§ Tâche à réaliser
Les affirmations suivantes concordent-elles avec l'extrait source ? 1. Musk a choisi d'implanter Tesla en France. 2. La mission de préparation a fait son annonce en octobre 2024. 3. Emmanuel Macron a subi deux défaites électorales consécutives. Pour chacune, répondez par oui ou non et citez fidèlement les mots décisifs de l'extrait.

§ Extrait source
_ _ _
En octobre 2024 la mission de préparation annonce souhaiter « lutter contre le mésusage de l’IA », en « s’appuyant sur un consensus scientifique robuste », notamment pour « lutter contre la manipulation de l’information, notamment sur les réseaux sociaux. »
Elon Musk est pourtant annoncé comme l’une des stars de l’évènement qu’Emmanuel Macron souhaite utiliser pour redorer son blason, après ses échecs budgétaires, économiques et politiques, et ses deux défaites électorales consécutives.
Le loup est invité à cuisiner le chaperon rouge !
Nous devons, au nom de la décence et de la protection des libertés publiques, interpeller la présidence française, encore une fois.
Le nouveau ministre américain en charge de « la simplification administrative » a toujours été soigné par le président de la République Française, pensant ainsi attirer l’une des sociétés du magnat de la technologie, Tesla, dans notre pays.
Musk a choisi l’Allemagne, mais le président français Macron continue sa danse du paon.
Nous sommes persuadés que la France, par son histoire, son universalisme, les contributions essentielles de ses chercheurs et ses philosophes sur les concepts clés de l’IA, doit être le moteur en Europe des réflexions sur son déploiement, sa régulation : il s’agit d’un enjeu politique crucial, un enjeu de souveraineté, un enjeu vital pour garantir notre indépendance.
_ _ _
§ Informations fournies
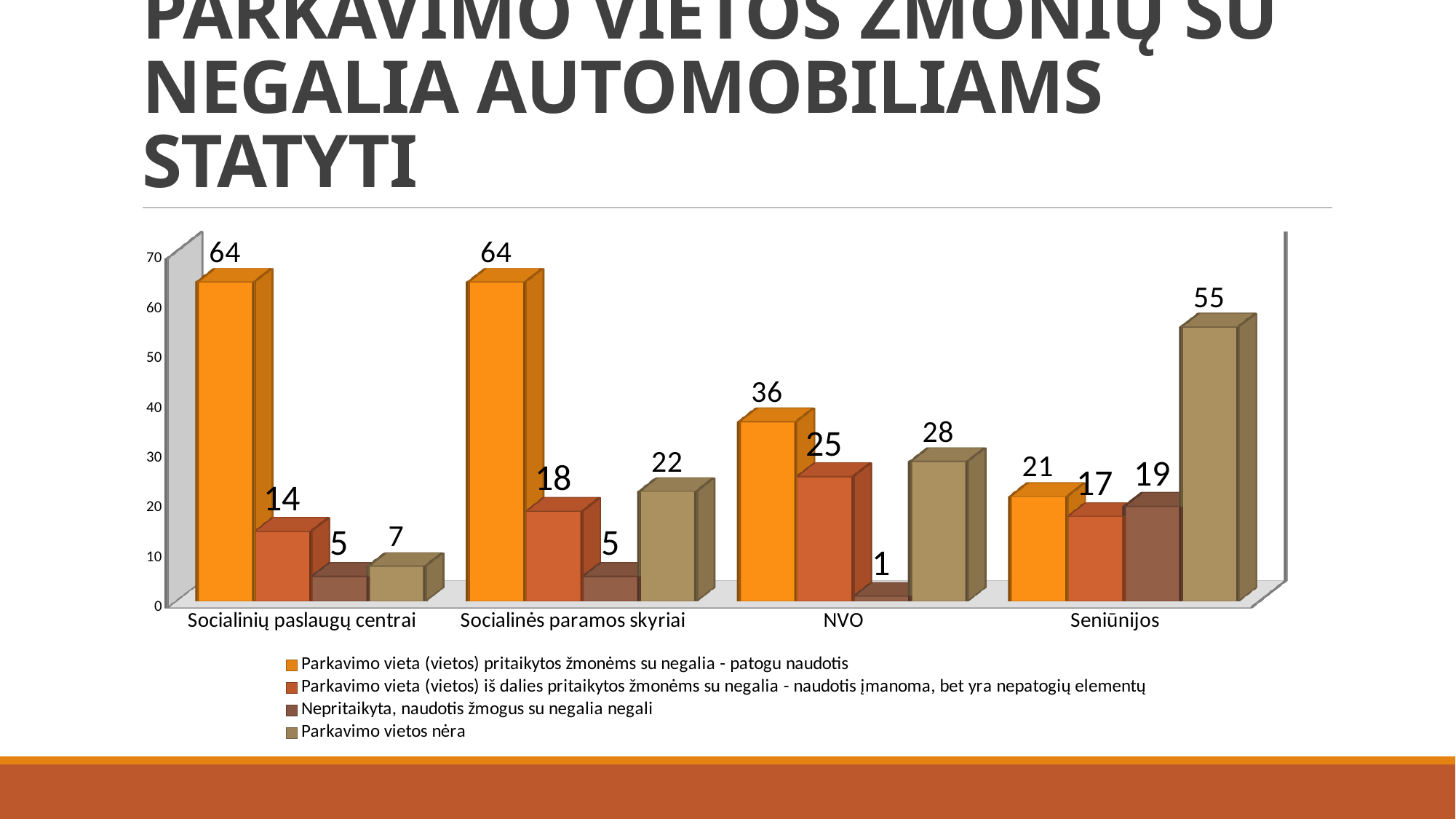
How many series does the legend list? 4 Does the value of the series "Parkavimo vieta (vietos) pritaikytos žmonėms su negalia - patogu naudotis" rise or fall from NVO to Seniūnijos? fall What kind of chart is shown on the slide? bar chart How many categories are shown on the x axis? 4 Which is larger for NVO: the "Parkavimo vieta (vietos) pritaikytos žmonėms su negalia - patogu naudotis" value or the "Parkavimo vietos nėra" value? Parkavimo vieta (vietos) pritaikytos žmonėms su negalia - patogu naudotis Is the value for Seniūnijos in the series "Parkavimo vietos nėra" greater or less than 50? greater Which category has the lowest value in the series "Nepritaikyta, naudotis žmogus su negalia negali"? NVO What is the value for Seniūnijos in the series "Nepritaikyta, naudotis žmogus su negalia negali"? 19 What is the difference between the "Parkavimo vietos nėra" values for Seniūnijos and NVO? 27 What is the value for Socialinės paramos skyriai in the series "Parkavimo vieta (vietos) iš dalies pritaikytos žmonėms su negalia - naudotis įmanoma, bet yra nepatogių elementų"? 18 Which category has the highest value in the series "Parkavimo vietos nėra"? Seniūnijos What is the value for NVO in the series "Parkavimo vietos nėra"? 28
_ _ _
§ Résultat attendu
1. Non : « Musk a choisi l’Allemagne »
2. Oui : « En octobre 2024 la mission de préparation annonce »
3. Oui : « ses deux défaites électorales consécutives »